# SUPPLIED TEXT
RALEIGH, N.C. (KFSN) --Larry Hester was 33-years-old when a condition called retinitis pigmentosa robbed him of his sight. At the time, there was no cure. But more than 30 years later, modern medicine took a page from science fiction and created a bionic eye for people like Larry. He's been wearing one for almost two years now.
Larry Hester and his wife Jerry revel in experiencing a world he hasn't seen in more than 30 years.
Jerry Hester, Larry's wife told Ivanhoe, "We're like little kids experiencing things. To see a napkin is exciting. To see a hot air balloon illuminate, that's over the moon."
Larry said, "The bright lights flashing from the fireworks ... truly incredible."
This gift of sight happened when Duke University eye doctors implanted an electronic stimulator on Larry's left retina. It's connected to special glasses equipped with a camera that sent light signals to Larry's brain.
Paul Hahn, MD, PhD, Ophthalmologist at Duke University told Ivanhoe, "What this device does, is it bypasses those diseased cells and stimulates the remaining healthy cells to allow the patient to see something again."

# REQUIREMENT A
Pull out the part of the news story about Larry Hester's bionic eye starting with "RALEIGH, N.C. (KFSN)" and going on through "two years now.".
# REQUIREMENT B
In the news story about Larry Hester's bionic eye, where did the Duke University doctors implant the electronic stimulator?
# REQUIREMENT C
Carry on the news story about Larry Hester's bionic eye from its last sentence.

# RECORD SET
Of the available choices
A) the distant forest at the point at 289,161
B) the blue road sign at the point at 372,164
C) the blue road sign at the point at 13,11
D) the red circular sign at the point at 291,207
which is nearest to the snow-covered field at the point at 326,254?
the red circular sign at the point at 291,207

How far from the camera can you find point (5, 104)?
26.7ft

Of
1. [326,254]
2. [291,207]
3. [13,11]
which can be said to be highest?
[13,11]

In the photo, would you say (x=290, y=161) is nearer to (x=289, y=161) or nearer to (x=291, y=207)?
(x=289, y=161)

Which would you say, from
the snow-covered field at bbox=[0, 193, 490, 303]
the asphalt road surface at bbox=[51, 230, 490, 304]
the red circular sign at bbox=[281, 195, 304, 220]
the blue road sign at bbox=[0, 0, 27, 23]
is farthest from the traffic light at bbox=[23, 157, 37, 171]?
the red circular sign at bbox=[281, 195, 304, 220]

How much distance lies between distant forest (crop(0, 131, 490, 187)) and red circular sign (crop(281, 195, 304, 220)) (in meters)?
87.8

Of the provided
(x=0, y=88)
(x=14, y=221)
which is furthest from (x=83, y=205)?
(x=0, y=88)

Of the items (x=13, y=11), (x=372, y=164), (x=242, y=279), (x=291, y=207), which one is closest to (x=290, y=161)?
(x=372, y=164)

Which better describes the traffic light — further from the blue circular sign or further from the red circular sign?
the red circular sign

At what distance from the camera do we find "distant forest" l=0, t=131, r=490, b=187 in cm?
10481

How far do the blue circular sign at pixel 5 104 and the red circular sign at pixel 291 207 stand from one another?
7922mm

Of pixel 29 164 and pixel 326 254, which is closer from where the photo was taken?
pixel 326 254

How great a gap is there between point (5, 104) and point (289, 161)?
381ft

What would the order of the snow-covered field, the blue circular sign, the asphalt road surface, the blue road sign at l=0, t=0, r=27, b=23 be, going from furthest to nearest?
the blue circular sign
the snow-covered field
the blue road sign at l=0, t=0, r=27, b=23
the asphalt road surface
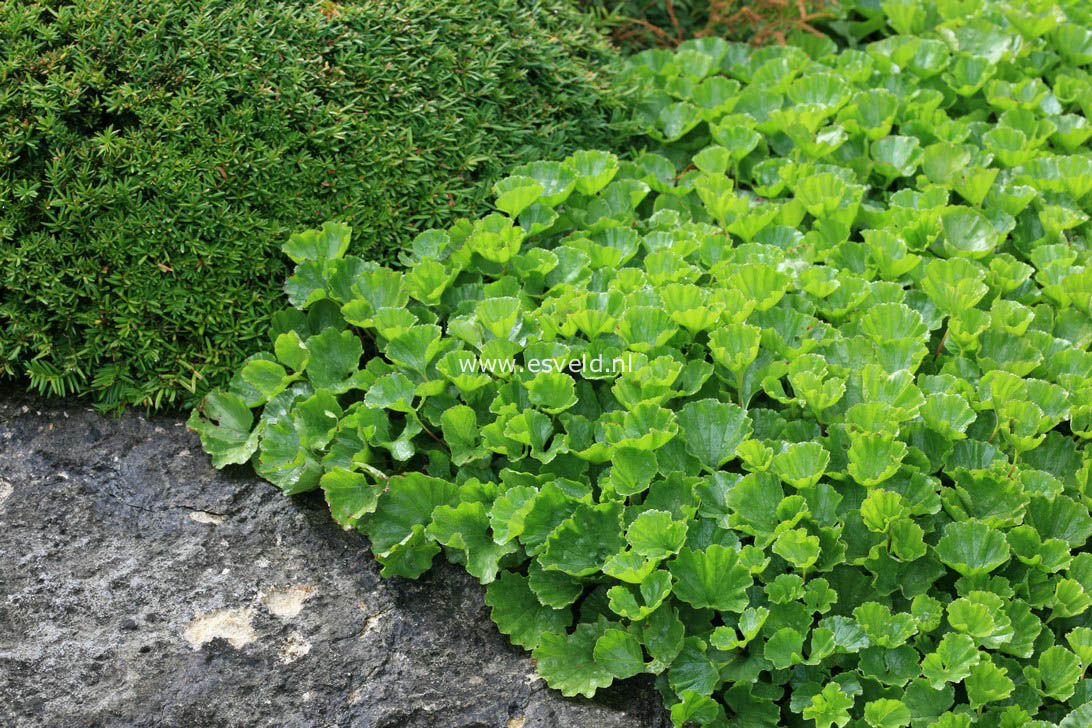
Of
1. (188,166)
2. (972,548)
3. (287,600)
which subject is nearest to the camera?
(972,548)

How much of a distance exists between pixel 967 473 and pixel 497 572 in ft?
3.34

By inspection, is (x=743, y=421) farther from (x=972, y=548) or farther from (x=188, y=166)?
(x=188, y=166)

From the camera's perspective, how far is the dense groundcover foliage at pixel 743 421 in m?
2.00

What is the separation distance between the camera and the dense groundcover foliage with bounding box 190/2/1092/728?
2.00m

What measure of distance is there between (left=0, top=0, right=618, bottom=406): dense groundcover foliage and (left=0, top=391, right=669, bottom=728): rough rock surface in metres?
0.25

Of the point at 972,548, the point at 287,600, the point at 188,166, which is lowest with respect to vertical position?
the point at 287,600

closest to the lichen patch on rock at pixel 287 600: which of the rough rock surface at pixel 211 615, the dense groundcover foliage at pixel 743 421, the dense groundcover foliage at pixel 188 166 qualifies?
the rough rock surface at pixel 211 615

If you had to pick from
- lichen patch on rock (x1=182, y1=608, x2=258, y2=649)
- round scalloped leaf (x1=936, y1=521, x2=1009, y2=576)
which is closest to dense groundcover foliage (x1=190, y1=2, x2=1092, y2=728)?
round scalloped leaf (x1=936, y1=521, x2=1009, y2=576)

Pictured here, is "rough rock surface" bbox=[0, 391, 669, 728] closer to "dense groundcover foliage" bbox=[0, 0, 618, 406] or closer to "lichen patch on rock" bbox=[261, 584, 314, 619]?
"lichen patch on rock" bbox=[261, 584, 314, 619]

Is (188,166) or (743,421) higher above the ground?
(188,166)

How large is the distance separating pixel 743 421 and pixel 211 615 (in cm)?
119

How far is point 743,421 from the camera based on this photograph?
2.26 metres

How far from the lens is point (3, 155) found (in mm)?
2510

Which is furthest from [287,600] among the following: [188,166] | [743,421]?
[188,166]
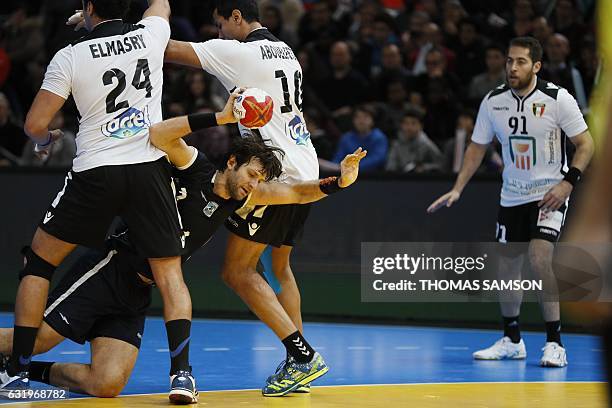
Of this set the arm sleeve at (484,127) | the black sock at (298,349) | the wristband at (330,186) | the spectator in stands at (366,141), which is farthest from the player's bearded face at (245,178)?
the spectator in stands at (366,141)

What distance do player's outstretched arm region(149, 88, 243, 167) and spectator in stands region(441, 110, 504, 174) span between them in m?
5.32

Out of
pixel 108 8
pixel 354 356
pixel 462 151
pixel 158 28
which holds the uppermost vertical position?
pixel 108 8

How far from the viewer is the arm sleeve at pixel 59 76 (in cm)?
584

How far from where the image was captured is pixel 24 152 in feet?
40.3

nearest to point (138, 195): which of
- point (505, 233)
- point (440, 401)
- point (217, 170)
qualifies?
point (217, 170)

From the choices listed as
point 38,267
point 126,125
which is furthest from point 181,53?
point 38,267

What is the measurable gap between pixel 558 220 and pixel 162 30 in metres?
3.55

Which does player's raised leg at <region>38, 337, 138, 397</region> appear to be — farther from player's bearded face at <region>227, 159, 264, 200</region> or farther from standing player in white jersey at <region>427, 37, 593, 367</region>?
standing player in white jersey at <region>427, 37, 593, 367</region>

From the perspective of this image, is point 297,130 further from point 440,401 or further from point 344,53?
point 344,53

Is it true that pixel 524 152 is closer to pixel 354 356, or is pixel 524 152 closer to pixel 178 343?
pixel 354 356

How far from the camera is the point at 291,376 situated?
6.29m

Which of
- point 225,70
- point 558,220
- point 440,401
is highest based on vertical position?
point 225,70

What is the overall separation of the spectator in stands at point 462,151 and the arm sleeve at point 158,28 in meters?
5.36

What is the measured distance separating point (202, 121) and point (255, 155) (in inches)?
20.0
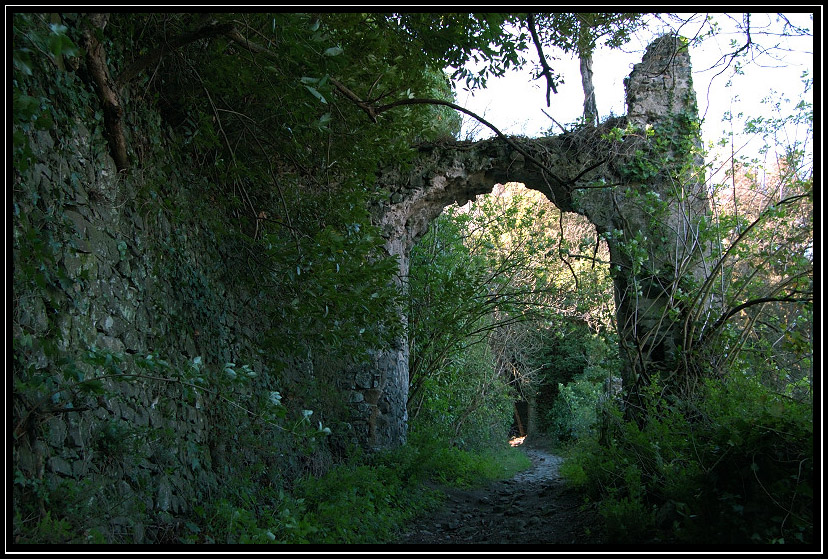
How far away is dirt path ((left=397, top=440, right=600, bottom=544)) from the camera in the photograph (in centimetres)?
461

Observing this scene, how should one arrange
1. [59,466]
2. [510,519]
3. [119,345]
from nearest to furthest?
[59,466] → [119,345] → [510,519]

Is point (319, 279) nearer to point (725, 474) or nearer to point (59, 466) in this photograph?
point (59, 466)

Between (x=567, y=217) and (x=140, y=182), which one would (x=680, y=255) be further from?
(x=567, y=217)

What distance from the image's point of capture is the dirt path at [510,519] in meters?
4.61

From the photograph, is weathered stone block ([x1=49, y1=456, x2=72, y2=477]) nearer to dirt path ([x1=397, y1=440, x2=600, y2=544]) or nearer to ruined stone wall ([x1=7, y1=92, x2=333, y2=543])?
ruined stone wall ([x1=7, y1=92, x2=333, y2=543])

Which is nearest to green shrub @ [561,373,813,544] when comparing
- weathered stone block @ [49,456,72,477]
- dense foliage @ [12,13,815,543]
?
dense foliage @ [12,13,815,543]

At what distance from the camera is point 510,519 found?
217 inches

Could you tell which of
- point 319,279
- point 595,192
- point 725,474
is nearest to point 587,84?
point 595,192

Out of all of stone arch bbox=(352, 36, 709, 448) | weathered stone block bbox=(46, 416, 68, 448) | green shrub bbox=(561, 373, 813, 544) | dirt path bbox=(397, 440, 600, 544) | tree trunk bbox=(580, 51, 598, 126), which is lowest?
dirt path bbox=(397, 440, 600, 544)

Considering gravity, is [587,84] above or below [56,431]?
above

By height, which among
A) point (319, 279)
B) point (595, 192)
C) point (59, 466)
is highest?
point (595, 192)
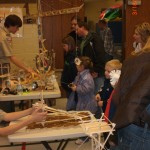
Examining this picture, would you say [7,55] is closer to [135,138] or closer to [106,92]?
[106,92]

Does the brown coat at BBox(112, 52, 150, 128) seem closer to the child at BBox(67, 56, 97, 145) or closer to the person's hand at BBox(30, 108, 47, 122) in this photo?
the person's hand at BBox(30, 108, 47, 122)

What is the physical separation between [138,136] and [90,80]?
1668mm

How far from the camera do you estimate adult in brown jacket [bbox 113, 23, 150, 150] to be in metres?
1.57

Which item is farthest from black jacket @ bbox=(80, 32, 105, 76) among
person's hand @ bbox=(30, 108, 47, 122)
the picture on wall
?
person's hand @ bbox=(30, 108, 47, 122)

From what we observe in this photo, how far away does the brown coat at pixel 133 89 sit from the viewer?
5.13 feet

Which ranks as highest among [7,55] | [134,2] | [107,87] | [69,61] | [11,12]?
[134,2]

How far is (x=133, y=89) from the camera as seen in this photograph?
1.60 metres

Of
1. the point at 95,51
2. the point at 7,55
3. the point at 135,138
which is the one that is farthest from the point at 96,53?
the point at 135,138

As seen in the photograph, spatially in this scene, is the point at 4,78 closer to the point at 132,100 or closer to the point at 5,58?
the point at 5,58

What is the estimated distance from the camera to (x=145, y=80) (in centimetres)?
156

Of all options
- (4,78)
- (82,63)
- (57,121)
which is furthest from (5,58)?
(57,121)

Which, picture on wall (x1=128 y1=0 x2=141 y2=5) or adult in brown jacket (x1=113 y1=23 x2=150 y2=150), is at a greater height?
picture on wall (x1=128 y1=0 x2=141 y2=5)

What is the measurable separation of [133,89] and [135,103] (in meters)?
0.07

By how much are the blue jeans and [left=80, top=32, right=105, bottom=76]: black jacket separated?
1.94m
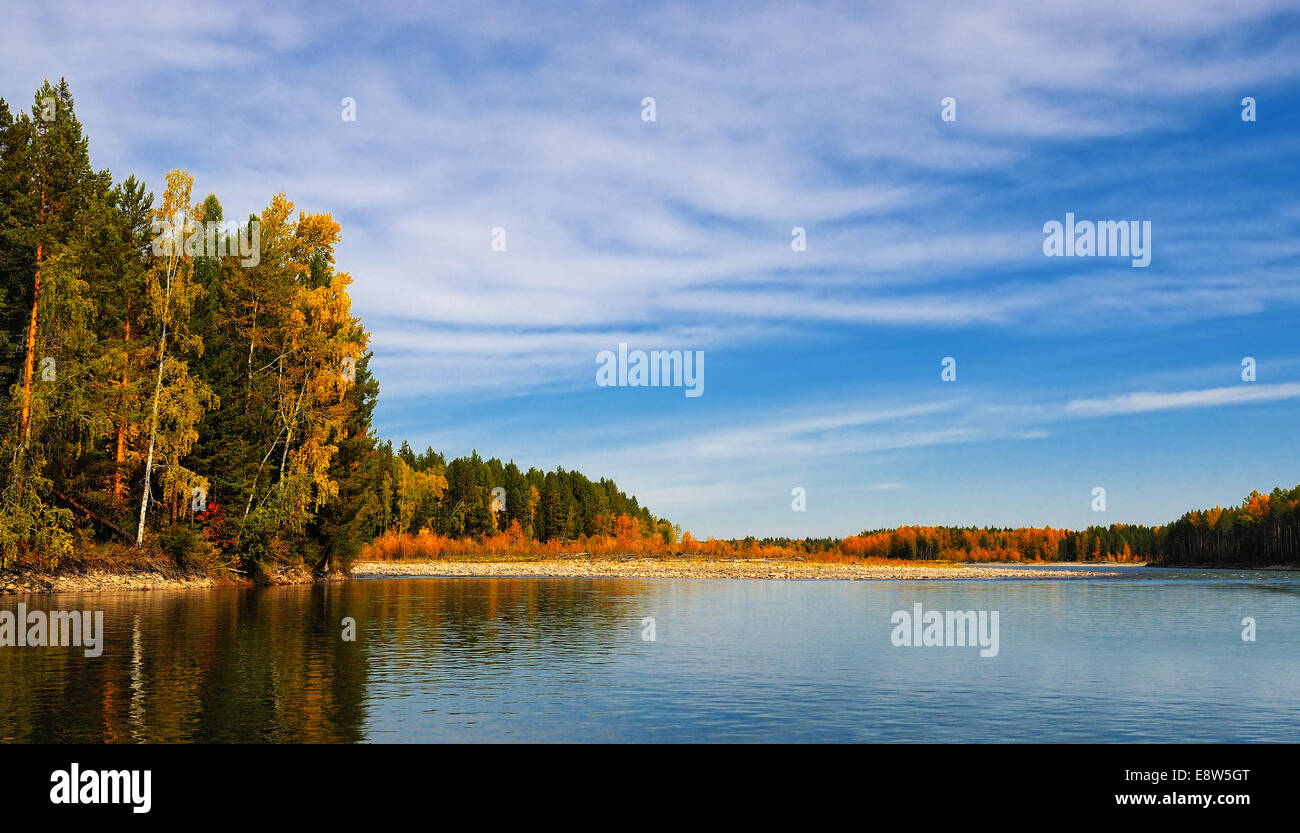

# ANSWER AREA A
RALEIGH, N.C. (KFSN) --Larry Hester was 33-years-old when a condition called retinitis pigmentosa robbed him of his sight. At the time, there was no cure. But more than 30 years later, modern medicine took a page from science fiction and created a bionic eye for people like Larry. He's been wearing one for almost two years now.

# ANSWER AREA B
On Larry's left retina.

# ANSWER AREA C
The device is called a retinal prosthesis device. It doesn't restore Larry's full sight - he can only see dark and light contrasts and flashes of light. He can't drive a car or read a book, but what Larry can do are things many of us take for granted every day.
Larry explained, "We're getting ready to go to bed and I go around and I'm able to turn the lights off because I know they're on; I can see them." And a greater appreciation for the simple things in life is another thing Larry and Jerry can now see.
It hasn't been tested yet, but the bionic eye probably won't work on people who were born blind ... it will only work on people who went blind later in life because of disease like retinitis pigmentosa.